In view of the legal position as settled by this Court in the aforesaid decisions, it is not open to submit that once the delivery was effected the railways would be responsible. So, the only issue which now needs to be considered in the present case is whether in the aforesaid circumstances, the railways could be treated who have committed any negligence entitling the claimants to receive any compensation.

The material which has been brought on record especially the Northern Railway Gazette No.10 and the Indian Railway Commercial Manual Volume-II indicates that despite there being no monsoon yet adequate protection must be given by the railways in respect of items which are perishable and can be damaged by water or wetness.

In the present case at hand, the record would indicate that the railways administration specifically raised a plea that despite the claimants having not asked for any tarpaulins yet the same was provided by the railways. This fact has not been denied by the claimants. It is also not disputed that the month of May as per the Railway Manual is not the monsoon month. Thus in the given situation where it was not the monsoon season coupled with the fact that despite the claimants having not asked for the tarpaulins in writing yet the railway administration had provided the same and the rain occurred towards the evening while the claimants were unloading and taking away their consignment, could not be treated to be the negligence of the railways.

The ground raised and relied upon by the tribunal while awarding the compensation that the respondents in their written statement had taken a plea that the delivery had been effected and gate-passes were issued but since the gate-passes could not have been brought on record, therefore, the tribunal has held that the railways were responsible.
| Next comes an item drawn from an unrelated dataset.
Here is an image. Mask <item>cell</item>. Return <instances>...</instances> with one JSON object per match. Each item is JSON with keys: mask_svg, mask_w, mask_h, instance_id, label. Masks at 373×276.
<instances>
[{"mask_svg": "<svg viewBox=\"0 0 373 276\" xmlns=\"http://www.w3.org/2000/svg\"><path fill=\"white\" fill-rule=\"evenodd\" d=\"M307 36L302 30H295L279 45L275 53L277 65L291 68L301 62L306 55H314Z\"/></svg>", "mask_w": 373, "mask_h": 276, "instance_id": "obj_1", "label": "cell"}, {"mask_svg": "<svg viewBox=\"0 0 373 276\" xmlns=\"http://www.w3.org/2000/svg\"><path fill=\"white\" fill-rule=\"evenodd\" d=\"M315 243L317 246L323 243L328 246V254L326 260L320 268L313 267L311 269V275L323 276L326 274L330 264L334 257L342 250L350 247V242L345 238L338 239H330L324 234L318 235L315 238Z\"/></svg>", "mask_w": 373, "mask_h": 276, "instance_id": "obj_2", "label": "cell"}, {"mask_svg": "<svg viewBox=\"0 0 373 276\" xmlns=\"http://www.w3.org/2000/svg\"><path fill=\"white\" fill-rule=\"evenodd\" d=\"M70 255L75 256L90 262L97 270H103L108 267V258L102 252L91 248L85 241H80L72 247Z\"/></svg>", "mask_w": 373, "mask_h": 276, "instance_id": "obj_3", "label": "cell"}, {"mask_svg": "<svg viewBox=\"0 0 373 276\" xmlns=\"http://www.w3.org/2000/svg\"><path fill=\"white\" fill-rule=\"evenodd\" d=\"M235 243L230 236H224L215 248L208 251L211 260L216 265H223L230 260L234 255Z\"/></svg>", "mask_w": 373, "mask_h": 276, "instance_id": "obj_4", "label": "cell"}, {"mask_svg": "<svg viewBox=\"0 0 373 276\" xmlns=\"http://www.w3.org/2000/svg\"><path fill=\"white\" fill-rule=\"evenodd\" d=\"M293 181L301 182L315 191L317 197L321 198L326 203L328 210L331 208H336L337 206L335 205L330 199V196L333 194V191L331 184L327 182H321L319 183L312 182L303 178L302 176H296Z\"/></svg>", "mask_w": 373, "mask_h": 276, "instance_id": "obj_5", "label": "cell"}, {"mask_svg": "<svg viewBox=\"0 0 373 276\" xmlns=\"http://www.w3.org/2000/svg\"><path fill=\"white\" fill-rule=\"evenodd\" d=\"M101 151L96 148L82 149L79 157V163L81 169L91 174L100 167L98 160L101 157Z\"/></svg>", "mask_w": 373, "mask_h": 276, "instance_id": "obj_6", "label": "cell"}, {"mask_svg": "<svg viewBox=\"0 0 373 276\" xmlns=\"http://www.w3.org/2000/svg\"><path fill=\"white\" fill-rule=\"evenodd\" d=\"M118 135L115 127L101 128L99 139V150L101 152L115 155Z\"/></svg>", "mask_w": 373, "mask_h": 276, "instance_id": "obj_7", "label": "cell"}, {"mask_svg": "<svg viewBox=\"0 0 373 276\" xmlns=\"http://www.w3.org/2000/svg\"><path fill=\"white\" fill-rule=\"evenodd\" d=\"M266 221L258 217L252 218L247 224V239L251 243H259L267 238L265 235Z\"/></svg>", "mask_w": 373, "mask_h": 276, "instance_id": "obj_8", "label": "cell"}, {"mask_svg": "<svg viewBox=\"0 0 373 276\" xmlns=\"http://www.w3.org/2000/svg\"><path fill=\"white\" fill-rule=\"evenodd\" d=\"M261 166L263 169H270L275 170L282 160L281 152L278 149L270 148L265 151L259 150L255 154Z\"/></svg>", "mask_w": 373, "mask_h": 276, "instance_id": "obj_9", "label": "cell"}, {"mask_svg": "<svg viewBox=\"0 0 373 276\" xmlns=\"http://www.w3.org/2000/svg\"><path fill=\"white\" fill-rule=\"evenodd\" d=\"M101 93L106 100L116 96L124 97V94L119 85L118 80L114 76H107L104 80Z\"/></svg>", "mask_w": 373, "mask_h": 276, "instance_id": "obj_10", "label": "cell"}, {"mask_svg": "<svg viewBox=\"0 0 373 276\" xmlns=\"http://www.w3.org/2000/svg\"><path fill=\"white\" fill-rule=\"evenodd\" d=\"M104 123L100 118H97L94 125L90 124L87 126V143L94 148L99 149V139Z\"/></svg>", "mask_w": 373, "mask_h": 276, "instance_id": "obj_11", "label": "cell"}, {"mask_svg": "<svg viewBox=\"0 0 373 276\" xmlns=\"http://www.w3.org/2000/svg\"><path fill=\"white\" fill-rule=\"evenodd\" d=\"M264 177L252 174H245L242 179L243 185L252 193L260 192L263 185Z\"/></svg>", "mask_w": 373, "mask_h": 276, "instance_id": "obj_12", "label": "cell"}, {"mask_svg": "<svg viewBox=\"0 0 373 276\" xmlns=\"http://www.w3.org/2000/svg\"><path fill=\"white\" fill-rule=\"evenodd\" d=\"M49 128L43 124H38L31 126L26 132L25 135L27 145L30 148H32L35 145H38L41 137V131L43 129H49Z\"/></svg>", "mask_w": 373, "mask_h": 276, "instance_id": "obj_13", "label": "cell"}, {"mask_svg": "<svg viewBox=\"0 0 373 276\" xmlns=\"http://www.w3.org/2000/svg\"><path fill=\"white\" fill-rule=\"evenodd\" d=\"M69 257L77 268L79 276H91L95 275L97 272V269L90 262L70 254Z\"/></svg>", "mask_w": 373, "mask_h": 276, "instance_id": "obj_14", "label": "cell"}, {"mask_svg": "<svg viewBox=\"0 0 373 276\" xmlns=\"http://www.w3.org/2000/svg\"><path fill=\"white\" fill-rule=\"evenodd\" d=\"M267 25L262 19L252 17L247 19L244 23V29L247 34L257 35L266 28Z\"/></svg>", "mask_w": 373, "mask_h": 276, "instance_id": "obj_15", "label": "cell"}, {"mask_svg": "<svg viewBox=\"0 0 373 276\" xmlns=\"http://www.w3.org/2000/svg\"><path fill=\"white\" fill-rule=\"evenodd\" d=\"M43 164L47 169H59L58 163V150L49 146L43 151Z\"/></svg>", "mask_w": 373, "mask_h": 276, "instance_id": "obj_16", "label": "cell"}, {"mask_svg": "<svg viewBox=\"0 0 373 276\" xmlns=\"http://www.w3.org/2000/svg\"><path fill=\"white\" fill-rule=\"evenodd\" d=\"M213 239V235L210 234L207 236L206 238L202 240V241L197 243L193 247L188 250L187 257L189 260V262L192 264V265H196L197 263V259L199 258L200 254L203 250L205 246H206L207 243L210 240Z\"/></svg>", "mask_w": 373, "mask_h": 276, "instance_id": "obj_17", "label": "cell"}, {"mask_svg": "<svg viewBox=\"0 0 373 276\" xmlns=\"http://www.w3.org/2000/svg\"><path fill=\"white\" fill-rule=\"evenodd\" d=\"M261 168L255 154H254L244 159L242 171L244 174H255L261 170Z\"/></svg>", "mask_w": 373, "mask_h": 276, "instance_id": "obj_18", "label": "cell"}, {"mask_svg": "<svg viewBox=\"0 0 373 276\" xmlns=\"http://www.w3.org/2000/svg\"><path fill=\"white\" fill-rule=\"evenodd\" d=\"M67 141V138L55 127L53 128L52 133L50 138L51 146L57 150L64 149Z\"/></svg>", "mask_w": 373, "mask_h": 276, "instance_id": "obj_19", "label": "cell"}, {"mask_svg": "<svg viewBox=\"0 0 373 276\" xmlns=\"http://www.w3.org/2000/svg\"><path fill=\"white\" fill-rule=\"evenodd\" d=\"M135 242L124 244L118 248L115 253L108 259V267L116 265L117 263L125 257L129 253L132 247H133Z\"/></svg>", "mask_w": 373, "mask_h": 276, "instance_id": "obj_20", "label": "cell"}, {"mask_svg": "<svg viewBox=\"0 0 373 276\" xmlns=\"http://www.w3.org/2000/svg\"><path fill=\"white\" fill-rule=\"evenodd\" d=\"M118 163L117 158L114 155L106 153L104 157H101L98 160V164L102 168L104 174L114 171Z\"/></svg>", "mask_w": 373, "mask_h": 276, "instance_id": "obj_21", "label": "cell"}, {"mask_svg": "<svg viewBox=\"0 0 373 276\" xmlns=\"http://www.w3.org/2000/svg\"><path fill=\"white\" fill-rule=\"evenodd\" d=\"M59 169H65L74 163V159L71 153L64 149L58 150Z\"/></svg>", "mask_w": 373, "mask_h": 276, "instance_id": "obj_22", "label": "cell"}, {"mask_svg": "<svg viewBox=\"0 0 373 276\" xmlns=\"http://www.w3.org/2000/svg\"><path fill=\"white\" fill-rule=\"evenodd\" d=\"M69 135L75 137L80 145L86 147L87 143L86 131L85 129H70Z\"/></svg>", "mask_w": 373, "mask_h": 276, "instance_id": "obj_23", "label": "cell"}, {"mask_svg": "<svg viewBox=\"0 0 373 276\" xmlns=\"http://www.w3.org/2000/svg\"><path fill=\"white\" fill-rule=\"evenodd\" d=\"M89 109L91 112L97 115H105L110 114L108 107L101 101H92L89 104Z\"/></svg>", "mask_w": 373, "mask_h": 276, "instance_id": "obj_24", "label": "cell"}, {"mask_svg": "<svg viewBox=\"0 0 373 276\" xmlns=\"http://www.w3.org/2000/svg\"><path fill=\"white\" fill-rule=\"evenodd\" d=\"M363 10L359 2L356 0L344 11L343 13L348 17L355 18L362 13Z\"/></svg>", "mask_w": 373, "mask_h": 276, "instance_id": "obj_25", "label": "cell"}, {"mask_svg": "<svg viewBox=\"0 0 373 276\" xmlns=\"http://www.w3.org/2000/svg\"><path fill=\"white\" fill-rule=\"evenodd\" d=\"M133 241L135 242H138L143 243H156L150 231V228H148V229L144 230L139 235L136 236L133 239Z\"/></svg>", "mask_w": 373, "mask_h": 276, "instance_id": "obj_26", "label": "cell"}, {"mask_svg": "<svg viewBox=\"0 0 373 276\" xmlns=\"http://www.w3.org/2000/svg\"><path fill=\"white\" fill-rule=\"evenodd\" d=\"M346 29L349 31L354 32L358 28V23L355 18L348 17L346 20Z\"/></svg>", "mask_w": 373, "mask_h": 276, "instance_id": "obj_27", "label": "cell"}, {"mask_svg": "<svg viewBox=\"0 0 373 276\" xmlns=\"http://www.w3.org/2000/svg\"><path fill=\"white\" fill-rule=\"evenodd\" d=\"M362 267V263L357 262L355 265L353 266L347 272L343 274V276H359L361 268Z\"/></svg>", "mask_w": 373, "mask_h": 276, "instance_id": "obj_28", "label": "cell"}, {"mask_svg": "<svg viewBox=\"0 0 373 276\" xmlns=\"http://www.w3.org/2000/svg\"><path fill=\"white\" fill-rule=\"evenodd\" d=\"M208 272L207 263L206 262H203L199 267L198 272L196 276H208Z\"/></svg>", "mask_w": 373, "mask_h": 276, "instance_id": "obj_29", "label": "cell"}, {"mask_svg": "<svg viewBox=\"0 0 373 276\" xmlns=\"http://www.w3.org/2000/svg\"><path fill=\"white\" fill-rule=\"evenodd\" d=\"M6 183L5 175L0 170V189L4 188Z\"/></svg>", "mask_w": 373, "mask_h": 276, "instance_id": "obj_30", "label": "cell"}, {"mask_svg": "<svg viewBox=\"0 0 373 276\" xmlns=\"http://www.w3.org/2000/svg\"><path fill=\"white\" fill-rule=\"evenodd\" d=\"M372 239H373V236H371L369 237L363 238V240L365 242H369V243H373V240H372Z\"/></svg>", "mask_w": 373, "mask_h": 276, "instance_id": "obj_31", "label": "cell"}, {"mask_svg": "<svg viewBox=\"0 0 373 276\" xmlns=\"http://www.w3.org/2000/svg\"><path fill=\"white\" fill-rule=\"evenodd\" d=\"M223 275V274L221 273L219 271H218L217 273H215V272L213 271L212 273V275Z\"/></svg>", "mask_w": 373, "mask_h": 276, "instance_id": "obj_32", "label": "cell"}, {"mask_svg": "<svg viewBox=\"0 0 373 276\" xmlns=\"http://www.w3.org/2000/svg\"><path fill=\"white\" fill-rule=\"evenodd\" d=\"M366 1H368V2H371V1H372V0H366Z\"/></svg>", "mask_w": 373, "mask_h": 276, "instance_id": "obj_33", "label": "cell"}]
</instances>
This Court finds that it is claimants who had, to establish its own case on its own merits. Though a plea was raised in the written statement that the gate-passes have been issued but the fact remains that this has not been controverted by the claimants by filing any rejoinder or even while filing its evidence. The simple plea raised by the claimants was that since the goods have not been removed from the railway premises and the free time had not expired, therefore, the negligence of the railways is made out as discussed above is not correct.

In light of the proposition which has already been noticed herein above first, it would be clear that the reasoning adopted by the tribunal is not sound. As far as the first part of the reasoning is concerned regarding the delivery and free time that has already been considered and noticed in light of two Co-ordinate Bench decisions of this Court. The other ground taken by the tribunal that the gate-passes were not brought on record also does not sound to reason as the claimants had not disputed this position. It has not been their case that because of the non-issuance of the gate-passes, the claimants could not remove their consignment from the railway premises. Thus in absence of any proper contro-version or the dispute having been raised by the claimants on this count it was not appropriate for the tribunal to have taken this as a ground to allow the claim petitions and saddle the responsibility on the railways whereas already discussed above, the after the delivery was made, the liability of the railways ceased.

For all the foregoing reasons, this Court is satisfied that the decision/award passed by the Railway Claims Tribunal dated 30.03.1999 does not take note of the correct proposition and the reasoning is also not sound thus it is accordingly liable to be set aside.

For the reasons as mentioned above, all the appeals are allowed. The award passed in the respective claim petitions shall stands set aside. In the facts and circumstance, there shall be no orders as to costs. The record of the tribunal shall be remitted to the tribunal concerned within two weeks from today.